Task to carry out - Find every line in the records that contains the string "patterned", matching case exactly, and copy each of those lines in full.

Material for the task -

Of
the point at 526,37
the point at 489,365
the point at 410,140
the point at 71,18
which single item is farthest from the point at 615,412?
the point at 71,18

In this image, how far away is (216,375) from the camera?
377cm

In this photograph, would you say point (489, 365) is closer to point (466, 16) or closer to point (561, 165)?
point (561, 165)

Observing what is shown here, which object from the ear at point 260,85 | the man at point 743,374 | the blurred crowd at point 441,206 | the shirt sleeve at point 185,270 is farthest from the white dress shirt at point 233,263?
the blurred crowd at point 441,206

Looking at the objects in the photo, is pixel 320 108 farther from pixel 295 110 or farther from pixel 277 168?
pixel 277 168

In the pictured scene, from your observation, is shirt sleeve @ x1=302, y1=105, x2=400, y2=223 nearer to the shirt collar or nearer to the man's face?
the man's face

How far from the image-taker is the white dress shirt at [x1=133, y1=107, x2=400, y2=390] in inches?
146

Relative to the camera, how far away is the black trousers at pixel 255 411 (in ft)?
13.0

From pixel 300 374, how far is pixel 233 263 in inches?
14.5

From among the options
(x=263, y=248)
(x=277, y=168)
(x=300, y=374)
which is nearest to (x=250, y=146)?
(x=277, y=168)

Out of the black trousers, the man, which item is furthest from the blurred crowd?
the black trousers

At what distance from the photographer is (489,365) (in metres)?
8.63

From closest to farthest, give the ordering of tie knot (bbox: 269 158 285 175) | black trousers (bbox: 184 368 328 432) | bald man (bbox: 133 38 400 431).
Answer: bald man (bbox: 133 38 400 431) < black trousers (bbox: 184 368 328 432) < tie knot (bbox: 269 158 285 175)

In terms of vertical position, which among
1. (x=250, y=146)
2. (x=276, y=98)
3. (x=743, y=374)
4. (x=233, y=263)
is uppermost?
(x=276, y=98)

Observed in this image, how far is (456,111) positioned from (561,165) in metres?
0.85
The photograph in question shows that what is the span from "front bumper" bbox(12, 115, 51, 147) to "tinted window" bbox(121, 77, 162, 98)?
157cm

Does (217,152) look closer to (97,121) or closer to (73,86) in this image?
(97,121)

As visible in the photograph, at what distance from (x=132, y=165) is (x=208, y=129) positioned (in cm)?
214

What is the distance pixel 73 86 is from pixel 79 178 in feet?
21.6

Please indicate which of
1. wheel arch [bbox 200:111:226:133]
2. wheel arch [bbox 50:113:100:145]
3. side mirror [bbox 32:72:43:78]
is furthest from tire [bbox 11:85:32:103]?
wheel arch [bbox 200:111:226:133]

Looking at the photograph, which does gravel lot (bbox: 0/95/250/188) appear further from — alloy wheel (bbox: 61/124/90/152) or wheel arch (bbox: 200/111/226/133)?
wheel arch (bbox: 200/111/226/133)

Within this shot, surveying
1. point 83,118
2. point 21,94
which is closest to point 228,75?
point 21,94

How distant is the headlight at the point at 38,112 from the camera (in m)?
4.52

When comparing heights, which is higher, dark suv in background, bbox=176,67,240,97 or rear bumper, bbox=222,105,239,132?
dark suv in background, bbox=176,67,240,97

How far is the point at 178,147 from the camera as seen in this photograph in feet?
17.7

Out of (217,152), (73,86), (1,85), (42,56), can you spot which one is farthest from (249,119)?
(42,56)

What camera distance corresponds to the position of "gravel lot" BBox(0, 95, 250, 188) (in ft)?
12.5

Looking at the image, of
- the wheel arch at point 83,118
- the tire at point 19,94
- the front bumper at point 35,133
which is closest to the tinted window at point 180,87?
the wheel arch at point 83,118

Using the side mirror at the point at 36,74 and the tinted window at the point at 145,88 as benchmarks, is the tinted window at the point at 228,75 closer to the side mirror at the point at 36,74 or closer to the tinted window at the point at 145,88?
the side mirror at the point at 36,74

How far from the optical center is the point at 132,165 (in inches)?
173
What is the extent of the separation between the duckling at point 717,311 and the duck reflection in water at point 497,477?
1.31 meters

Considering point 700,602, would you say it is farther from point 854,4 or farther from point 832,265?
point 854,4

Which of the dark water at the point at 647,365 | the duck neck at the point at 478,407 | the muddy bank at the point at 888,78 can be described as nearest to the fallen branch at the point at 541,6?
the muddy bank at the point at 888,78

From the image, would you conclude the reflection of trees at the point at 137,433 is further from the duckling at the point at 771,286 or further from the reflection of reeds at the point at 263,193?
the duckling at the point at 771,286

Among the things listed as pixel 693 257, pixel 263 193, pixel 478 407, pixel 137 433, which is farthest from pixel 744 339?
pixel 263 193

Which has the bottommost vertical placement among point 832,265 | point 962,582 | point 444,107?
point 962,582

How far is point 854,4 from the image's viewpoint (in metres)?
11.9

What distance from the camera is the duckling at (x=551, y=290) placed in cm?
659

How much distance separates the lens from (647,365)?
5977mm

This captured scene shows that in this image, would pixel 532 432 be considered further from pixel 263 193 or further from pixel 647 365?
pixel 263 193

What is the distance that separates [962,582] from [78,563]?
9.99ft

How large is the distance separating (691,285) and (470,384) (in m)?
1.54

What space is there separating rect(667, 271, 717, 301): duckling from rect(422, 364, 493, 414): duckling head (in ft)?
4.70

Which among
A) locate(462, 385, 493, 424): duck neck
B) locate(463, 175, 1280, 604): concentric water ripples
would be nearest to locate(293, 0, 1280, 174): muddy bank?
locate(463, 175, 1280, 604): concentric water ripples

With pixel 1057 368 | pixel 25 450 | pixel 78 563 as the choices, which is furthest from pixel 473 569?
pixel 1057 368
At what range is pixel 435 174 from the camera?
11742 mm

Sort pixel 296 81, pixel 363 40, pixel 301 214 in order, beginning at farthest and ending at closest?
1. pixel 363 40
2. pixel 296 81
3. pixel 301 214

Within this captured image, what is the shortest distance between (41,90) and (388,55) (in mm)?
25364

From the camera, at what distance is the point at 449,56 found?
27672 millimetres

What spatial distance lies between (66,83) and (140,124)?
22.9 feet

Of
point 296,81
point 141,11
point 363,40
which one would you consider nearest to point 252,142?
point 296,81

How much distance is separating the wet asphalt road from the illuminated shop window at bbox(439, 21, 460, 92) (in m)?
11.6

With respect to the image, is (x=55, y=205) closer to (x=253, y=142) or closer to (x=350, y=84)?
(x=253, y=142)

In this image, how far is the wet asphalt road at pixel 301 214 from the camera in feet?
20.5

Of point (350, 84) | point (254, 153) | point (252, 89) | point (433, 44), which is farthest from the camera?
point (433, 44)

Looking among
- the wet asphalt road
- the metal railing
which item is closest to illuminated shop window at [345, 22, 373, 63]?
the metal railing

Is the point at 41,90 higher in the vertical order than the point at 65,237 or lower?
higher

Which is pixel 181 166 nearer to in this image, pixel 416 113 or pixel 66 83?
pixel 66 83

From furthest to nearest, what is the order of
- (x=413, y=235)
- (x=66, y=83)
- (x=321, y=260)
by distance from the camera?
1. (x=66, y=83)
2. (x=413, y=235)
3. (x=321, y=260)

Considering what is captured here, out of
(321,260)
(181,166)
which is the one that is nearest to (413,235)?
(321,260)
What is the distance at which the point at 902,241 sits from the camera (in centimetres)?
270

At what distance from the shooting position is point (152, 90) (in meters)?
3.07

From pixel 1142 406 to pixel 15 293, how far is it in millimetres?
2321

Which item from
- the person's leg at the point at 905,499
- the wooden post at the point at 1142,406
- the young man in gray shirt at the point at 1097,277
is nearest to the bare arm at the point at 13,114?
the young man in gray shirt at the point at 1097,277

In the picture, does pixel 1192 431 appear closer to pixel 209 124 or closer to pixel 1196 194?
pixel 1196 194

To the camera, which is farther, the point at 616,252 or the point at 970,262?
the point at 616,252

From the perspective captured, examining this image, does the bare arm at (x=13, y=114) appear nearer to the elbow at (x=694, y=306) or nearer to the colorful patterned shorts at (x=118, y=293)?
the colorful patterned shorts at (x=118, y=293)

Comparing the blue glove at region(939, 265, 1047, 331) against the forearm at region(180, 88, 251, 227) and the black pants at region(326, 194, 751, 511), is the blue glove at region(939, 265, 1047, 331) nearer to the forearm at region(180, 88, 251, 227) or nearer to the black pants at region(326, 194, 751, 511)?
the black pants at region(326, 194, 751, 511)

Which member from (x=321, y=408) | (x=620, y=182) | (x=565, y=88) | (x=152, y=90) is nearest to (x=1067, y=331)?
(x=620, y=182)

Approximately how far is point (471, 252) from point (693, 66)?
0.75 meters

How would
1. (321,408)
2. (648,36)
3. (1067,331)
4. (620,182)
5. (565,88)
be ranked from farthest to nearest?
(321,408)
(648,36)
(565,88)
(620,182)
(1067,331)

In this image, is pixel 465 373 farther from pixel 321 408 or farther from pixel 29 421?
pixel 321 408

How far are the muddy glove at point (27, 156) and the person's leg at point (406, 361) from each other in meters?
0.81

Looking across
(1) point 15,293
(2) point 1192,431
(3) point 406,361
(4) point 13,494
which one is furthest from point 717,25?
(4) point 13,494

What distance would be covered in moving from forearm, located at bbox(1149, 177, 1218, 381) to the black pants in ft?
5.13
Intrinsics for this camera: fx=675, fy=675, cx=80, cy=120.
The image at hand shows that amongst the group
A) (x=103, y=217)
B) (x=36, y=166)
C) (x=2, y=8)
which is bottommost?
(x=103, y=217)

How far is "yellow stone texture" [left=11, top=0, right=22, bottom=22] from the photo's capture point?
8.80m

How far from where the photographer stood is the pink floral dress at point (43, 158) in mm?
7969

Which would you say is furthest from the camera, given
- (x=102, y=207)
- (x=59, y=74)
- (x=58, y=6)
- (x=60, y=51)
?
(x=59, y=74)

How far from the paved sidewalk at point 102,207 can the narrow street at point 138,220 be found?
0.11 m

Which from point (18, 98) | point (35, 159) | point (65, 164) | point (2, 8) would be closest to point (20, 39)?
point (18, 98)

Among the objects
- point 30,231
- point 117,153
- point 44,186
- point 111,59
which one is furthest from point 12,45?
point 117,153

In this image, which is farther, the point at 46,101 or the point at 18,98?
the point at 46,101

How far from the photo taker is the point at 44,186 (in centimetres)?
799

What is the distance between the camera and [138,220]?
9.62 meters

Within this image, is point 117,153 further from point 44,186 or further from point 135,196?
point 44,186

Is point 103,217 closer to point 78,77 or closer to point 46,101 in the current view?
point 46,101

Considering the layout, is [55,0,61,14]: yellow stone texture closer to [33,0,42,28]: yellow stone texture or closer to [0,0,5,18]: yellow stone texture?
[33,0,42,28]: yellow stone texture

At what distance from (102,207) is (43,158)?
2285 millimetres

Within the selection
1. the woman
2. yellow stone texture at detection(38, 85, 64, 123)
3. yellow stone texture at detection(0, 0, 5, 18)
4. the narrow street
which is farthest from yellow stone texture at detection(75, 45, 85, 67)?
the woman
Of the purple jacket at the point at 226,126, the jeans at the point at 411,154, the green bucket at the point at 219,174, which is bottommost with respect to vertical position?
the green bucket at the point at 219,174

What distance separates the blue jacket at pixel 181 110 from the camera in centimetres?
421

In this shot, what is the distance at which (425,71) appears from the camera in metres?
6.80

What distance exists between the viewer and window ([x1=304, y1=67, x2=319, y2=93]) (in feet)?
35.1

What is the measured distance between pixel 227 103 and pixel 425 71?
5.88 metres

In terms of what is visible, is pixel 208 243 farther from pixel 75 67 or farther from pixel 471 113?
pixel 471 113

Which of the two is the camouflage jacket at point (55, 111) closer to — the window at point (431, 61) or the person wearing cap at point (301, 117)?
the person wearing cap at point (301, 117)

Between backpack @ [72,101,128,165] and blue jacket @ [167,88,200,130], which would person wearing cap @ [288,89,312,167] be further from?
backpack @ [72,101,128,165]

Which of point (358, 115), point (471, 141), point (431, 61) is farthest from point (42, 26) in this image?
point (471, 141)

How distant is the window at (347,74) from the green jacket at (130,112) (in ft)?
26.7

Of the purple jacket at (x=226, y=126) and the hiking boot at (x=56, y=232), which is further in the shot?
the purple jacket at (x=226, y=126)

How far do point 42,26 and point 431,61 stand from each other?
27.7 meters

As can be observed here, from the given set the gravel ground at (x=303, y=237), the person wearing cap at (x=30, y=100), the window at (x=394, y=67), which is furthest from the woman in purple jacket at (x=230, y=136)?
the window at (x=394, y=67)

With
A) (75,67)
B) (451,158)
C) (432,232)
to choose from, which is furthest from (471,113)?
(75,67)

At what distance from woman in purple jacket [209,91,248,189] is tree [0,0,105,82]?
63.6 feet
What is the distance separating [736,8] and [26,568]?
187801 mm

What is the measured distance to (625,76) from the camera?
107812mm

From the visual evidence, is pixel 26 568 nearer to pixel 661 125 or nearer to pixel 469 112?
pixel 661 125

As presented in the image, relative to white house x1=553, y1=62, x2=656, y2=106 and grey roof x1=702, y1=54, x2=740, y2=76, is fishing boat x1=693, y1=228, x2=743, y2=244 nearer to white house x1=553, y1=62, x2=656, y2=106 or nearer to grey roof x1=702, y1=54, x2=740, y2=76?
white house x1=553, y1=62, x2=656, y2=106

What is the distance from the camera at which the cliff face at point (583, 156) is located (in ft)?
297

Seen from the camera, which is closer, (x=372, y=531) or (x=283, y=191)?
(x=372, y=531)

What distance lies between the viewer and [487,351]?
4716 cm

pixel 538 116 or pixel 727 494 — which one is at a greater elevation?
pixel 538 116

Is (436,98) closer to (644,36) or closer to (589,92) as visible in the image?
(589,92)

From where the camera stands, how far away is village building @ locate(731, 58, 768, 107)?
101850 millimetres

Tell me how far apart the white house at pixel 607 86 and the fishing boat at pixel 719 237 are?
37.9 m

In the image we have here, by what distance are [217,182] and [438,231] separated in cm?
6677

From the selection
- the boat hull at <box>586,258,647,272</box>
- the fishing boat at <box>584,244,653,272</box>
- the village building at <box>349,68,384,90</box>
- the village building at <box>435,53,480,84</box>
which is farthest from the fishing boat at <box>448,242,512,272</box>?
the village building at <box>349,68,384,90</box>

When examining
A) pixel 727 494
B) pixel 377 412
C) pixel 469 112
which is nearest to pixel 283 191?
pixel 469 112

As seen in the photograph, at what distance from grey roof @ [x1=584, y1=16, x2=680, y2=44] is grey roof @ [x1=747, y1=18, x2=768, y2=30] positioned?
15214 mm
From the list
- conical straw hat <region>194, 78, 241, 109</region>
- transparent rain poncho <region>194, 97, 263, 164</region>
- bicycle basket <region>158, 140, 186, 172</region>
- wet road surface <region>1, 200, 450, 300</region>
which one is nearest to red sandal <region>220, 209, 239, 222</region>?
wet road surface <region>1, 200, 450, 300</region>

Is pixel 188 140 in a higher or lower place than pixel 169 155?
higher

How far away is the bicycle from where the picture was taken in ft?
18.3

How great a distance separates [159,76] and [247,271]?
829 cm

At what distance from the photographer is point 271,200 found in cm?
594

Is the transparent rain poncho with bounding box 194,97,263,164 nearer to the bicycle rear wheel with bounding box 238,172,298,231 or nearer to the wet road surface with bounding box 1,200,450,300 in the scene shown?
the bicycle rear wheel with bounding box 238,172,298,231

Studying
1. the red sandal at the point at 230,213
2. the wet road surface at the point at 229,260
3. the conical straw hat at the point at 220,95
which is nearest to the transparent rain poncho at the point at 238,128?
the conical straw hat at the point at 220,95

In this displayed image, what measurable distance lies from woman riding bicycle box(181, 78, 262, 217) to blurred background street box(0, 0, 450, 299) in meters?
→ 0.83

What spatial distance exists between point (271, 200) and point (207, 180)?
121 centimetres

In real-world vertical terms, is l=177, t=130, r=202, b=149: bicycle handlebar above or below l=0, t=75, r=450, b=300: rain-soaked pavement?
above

Problem solution -
From the perspective captured, examining this image, does the bare arm at (x=13, y=114) appear nearer to the elbow at (x=694, y=306) or nearer to the colorful patterned shorts at (x=118, y=293)?
the colorful patterned shorts at (x=118, y=293)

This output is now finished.